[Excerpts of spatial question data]
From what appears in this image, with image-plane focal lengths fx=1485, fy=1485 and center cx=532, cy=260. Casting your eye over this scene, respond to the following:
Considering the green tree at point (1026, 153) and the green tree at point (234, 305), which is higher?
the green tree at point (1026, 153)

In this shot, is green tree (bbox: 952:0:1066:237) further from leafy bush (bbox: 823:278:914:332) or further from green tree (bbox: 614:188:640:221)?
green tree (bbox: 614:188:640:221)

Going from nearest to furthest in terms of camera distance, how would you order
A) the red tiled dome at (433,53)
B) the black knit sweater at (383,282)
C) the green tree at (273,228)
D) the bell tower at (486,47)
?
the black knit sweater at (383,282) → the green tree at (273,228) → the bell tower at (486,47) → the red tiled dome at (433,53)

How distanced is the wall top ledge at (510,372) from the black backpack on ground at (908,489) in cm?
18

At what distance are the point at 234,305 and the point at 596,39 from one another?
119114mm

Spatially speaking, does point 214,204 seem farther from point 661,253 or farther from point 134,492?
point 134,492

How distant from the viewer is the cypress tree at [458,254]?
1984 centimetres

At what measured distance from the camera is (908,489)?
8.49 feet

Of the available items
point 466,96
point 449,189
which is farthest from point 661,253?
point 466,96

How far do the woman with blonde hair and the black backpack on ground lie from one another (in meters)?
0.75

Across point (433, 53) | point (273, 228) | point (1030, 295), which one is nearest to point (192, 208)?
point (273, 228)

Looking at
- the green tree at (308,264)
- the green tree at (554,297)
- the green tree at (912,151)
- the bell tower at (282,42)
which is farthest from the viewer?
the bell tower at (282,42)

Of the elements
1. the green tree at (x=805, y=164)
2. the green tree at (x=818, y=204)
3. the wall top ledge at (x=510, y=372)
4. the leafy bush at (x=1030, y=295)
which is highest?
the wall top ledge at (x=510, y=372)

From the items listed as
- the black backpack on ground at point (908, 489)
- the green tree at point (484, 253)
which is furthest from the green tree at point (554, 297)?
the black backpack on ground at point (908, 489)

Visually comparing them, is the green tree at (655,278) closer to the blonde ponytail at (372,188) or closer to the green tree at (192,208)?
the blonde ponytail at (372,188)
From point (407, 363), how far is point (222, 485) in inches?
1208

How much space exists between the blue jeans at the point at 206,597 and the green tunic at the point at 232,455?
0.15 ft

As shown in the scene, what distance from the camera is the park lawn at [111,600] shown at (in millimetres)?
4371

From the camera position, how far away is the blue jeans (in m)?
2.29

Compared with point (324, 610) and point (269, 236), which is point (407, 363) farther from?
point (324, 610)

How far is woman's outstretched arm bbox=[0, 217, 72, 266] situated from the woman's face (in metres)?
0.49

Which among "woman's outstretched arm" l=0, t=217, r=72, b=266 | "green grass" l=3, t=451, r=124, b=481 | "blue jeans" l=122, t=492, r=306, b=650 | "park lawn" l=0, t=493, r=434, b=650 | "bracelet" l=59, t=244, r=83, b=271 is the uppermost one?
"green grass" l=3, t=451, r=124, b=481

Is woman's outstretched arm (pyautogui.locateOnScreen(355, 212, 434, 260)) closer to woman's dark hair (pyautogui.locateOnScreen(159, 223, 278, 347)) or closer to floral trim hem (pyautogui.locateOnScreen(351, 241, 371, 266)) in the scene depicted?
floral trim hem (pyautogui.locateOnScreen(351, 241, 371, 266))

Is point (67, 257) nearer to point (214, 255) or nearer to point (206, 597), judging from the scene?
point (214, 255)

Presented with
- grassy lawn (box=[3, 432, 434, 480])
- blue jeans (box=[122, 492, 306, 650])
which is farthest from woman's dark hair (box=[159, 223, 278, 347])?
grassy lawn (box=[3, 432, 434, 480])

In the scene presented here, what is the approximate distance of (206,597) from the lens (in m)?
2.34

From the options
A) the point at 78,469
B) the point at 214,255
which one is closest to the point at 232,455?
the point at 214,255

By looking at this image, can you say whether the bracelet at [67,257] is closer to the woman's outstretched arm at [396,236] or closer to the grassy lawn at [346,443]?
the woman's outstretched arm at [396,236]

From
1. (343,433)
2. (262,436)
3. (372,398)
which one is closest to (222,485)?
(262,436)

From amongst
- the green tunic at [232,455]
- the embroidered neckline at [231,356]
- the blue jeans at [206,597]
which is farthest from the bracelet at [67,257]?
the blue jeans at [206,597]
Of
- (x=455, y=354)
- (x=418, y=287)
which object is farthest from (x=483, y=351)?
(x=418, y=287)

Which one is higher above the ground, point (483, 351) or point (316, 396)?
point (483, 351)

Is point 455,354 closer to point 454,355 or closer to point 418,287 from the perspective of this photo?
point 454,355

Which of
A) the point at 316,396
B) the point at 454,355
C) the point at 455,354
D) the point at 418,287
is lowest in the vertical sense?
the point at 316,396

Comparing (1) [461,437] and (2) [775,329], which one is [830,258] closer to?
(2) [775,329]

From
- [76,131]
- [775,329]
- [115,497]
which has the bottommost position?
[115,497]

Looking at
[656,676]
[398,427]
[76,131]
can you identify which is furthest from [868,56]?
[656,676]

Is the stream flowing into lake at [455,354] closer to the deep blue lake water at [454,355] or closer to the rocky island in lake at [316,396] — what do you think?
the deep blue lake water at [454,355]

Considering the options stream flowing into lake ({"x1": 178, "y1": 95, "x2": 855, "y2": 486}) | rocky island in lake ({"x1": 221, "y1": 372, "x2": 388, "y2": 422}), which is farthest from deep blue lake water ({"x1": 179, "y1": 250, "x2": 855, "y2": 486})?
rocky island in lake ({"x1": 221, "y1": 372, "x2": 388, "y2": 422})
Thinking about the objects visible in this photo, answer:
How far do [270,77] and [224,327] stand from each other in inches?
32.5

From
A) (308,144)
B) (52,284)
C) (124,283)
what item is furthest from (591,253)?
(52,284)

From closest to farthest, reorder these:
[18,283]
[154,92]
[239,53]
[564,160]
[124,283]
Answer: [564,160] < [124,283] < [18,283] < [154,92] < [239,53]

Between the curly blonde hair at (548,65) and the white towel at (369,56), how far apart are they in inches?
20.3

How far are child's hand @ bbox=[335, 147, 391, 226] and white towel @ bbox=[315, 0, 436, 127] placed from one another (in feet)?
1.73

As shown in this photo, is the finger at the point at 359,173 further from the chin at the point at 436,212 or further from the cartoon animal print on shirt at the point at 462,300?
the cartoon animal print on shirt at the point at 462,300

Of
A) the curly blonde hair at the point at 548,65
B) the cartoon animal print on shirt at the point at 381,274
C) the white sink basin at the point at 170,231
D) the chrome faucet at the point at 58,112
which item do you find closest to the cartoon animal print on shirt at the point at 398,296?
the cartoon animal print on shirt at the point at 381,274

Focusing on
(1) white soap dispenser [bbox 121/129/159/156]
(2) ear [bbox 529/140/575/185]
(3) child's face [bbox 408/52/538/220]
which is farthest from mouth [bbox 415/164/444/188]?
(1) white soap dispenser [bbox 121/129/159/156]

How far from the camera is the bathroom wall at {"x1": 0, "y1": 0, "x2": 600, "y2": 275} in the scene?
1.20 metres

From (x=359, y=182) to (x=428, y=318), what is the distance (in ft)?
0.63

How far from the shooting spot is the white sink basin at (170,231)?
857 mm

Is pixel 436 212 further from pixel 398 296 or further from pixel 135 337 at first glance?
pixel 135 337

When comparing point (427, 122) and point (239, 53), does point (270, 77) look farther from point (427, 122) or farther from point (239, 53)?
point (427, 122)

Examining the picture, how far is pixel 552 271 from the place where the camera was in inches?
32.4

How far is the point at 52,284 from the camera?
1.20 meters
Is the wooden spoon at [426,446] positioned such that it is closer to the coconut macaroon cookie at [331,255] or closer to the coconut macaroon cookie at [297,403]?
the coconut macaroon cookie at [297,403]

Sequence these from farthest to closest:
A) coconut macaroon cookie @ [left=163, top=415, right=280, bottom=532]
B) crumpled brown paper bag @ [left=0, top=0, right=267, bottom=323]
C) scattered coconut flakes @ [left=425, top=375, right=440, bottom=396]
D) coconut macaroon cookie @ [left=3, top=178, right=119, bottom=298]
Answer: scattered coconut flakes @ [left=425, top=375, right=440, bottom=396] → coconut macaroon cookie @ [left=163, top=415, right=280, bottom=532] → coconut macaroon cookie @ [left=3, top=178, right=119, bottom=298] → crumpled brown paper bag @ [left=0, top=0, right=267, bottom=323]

* Set exercise:
Copy exactly the lines from the one containing "Focusing on" through the last line of the records, both included, and nothing else.

* Exercise response:
Focusing on
(1) white soap dispenser [bbox 121/129/159/156]
(2) ear [bbox 529/140/575/185]
(3) child's face [bbox 408/52/538/220]
which is farthest from mouth [bbox 415/164/444/188]?
(1) white soap dispenser [bbox 121/129/159/156]

How far from the camera is the bathroom wall at {"x1": 0, "y1": 0, "x2": 600, "y2": 275} in the scene?
1.20 metres

From (x=359, y=182) to (x=428, y=318), what is the distance (in ft)?
0.63

How far from the shooting spot is the white sink basin at (170,231)?
857 mm

Is pixel 436 212 further from pixel 398 296 or further from pixel 135 337 at first glance?
pixel 135 337

When comparing point (427, 122) and point (239, 53), does point (270, 77) look farther from point (427, 122) or farther from point (239, 53)?
point (427, 122)

Examining the picture, how far is pixel 552 271 from the place where the camera was in inches?
32.4

How far is the point at 52,284 from the camera?
1.20 meters
Is the wooden spoon at [426,446] positioned such that it is closer to the coconut macaroon cookie at [331,255] or closer to the coconut macaroon cookie at [297,403]?
the coconut macaroon cookie at [297,403]

Sequence these from farthest to closest:
A) coconut macaroon cookie @ [left=163, top=415, right=280, bottom=532]
B) crumpled brown paper bag @ [left=0, top=0, right=267, bottom=323]
C) scattered coconut flakes @ [left=425, top=375, right=440, bottom=396]
D) coconut macaroon cookie @ [left=3, top=178, right=119, bottom=298]
Answer: scattered coconut flakes @ [left=425, top=375, right=440, bottom=396] → coconut macaroon cookie @ [left=163, top=415, right=280, bottom=532] → coconut macaroon cookie @ [left=3, top=178, right=119, bottom=298] → crumpled brown paper bag @ [left=0, top=0, right=267, bottom=323]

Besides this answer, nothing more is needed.